### [Assignment]
Reproduce all of the data exactly. Images are not to appear in the reply.

### [Information supplied]
=-=-=

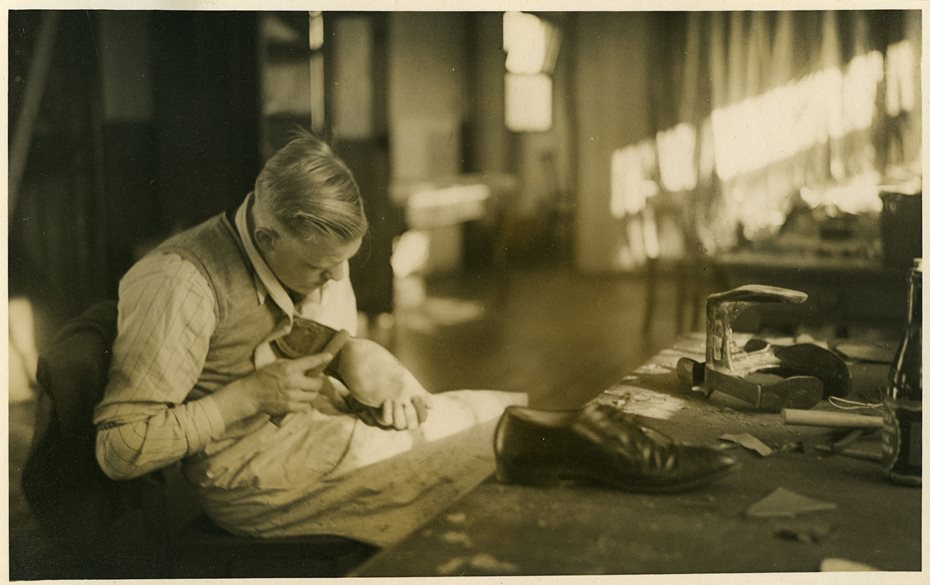Sepia photograph of a man making a shoe.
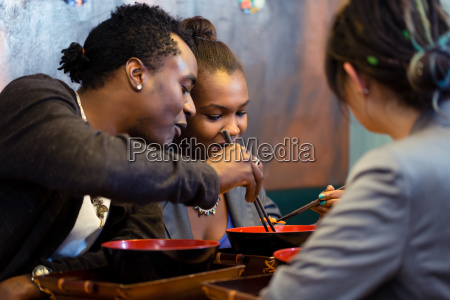 friends eating noodle soup in japanese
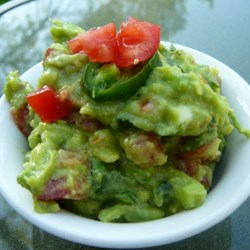 Traditional Mexican Guacamole Recipe - This guacamole uses the traditional ingredients of avocado, lemon juice, cilantro, and onion. Spice it up with jalapeno pepper if you like!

=-=-=

### [Answer section]
Sepia photograph of a man making a shoe.
 friends eating noodle soup in japanese
 Traditional Mexican Guacamole Recipe - This guacamole uses the traditional ingredients of avocado, lemon juice, cilantro, and onion. Spice it up with jalapeno pepper if you like!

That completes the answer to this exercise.